# Equilibrium of a particle

1. Feb 23, 2009

### unknown_2

1. The problem statement, all variables and given/known data
Determine the maximum weight W of the block that can be suspended in the position shown if each cord can support a max tension of 80lb. also what is the angle $$\theta$$ for equilibrium?

2. Relevant equations

3. The attempt at a solution
the free body diagram should be:
-force A to B is 60$$^{o}$$ from the positive x axis
-force from the block is in the negative y direction
-tension is in the third quadrant at and angle of $$\theta$$ from the negative y axis

putting the forces in their respected x and y components:
**note: i'm using 30$$^{o}$$ instead of the 60 from the x axis**

F$$_{x}$$ = 80sin30 - Wsin$$\theta$$ = 0
F$$_{y}$$ = 80cos30 - Wcos$$\theta$$ - W = 0

from F$$_{x}$$ : W = $$\frac{80sin30}{sin\theta}$$

sub into F$$_{y}$$:

0=80cos30 - $$\frac{80sin30}{sin\theta}$$cos$$\theta$$ - $$\frac{80sin30}{sin\theta}$$

then i get:
cot30 = $$\frac{cos\theta - 1}{sin\theta}$$
form here i'm not sure how to solve for $$\theta$$. the angle should b 60 deg, but from the solution, it seems to me lyk a random guess....

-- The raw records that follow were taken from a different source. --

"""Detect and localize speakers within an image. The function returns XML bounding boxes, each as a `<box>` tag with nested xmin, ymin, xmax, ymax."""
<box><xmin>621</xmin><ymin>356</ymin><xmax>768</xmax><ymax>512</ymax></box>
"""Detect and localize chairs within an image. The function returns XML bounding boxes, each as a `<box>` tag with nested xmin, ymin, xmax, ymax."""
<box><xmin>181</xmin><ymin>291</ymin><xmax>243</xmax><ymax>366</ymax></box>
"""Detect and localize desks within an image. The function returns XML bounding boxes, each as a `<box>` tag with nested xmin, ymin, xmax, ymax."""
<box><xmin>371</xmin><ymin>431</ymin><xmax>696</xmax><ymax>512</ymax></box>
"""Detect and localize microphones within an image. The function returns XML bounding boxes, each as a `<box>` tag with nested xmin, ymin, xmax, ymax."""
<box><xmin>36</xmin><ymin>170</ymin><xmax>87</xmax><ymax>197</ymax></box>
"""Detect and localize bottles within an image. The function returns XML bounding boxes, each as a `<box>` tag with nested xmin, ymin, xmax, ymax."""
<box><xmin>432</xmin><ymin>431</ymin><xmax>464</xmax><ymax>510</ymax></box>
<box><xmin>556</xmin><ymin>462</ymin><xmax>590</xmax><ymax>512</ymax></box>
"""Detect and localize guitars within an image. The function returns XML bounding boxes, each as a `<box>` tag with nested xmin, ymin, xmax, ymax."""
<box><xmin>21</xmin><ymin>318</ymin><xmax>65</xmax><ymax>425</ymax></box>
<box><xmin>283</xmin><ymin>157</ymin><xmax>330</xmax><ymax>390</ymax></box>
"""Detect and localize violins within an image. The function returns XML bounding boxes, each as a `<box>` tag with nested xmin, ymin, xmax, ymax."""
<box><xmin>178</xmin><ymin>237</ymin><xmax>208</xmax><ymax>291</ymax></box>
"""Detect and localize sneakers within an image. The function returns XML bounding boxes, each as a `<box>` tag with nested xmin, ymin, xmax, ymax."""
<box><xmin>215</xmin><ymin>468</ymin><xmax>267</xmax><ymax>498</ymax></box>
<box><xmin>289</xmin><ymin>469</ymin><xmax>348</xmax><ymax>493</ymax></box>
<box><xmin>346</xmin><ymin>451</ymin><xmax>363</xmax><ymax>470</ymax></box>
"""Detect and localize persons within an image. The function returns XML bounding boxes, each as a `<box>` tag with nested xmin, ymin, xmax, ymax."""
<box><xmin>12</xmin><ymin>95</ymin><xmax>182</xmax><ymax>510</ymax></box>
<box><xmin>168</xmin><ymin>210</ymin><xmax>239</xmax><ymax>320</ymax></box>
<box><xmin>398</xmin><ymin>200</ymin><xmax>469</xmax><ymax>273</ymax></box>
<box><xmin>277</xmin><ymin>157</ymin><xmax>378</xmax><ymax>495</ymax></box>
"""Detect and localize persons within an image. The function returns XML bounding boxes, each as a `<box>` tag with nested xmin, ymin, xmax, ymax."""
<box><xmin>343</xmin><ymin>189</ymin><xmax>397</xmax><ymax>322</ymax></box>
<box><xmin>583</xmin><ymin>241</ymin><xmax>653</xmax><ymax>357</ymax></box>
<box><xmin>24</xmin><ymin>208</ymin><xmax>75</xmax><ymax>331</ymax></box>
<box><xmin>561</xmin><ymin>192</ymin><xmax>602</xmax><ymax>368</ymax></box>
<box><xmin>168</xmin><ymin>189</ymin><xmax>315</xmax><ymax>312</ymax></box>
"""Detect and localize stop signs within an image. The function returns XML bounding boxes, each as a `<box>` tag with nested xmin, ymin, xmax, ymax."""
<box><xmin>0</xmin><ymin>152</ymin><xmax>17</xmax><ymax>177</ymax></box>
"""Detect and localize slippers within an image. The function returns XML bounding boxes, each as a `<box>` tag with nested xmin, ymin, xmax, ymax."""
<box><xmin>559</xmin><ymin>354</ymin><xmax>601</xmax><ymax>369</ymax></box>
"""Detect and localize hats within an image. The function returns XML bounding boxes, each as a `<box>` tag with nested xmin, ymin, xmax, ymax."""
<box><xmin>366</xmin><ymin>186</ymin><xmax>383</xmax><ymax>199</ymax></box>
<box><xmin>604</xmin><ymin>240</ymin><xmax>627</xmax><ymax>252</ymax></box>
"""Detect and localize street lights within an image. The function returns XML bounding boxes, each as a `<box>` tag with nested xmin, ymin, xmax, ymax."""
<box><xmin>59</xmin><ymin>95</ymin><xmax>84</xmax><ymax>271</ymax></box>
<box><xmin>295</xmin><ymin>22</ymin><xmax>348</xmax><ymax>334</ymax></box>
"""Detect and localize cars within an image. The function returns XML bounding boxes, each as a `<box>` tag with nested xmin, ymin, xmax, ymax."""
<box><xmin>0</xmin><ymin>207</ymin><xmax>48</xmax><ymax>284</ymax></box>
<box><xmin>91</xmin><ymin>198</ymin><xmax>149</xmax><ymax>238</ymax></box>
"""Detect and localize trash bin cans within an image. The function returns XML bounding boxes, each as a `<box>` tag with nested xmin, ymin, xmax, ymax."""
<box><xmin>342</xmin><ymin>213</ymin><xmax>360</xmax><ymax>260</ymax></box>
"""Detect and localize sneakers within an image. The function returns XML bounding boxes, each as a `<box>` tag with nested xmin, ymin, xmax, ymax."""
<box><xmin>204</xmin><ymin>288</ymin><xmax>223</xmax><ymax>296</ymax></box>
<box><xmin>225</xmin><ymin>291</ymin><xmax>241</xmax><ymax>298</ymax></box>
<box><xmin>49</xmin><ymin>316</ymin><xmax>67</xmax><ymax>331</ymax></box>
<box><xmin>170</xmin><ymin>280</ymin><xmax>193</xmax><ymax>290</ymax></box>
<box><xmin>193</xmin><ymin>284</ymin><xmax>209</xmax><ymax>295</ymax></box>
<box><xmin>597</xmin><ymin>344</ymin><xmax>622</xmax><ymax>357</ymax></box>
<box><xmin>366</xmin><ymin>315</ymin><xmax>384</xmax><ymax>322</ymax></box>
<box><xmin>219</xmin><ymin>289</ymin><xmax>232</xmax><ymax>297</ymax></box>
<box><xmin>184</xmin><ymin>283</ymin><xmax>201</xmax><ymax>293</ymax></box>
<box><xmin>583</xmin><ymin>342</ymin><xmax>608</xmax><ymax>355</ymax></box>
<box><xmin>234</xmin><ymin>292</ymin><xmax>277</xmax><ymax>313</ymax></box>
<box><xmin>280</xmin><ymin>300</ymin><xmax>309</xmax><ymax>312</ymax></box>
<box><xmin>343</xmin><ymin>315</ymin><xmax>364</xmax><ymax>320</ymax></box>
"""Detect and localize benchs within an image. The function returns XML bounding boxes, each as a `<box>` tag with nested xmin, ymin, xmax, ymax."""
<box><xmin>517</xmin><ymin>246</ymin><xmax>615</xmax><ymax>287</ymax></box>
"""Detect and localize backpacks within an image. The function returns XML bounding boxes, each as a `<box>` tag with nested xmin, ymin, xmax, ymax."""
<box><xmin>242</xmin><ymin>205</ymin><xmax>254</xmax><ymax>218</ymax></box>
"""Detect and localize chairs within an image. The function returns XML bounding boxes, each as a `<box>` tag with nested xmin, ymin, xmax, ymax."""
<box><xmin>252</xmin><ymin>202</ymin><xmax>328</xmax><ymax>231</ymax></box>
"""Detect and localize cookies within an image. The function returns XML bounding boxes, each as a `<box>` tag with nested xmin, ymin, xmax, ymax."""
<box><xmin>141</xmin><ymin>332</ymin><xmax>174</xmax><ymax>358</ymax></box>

any help would b appreciated.
cheers
1. The problem statement, all variables and given/known data

2. Relevant equations

3. The attempt at a solution

2. Feb 26, 2009

### unknown_2

any1????

3. Feb 26, 2009

### LowlyPion

Is θ constrained to be less than 90°?

Because at greater than 90° more weight can be supported it seems, because the Tension of the rope no longer has a negative y component.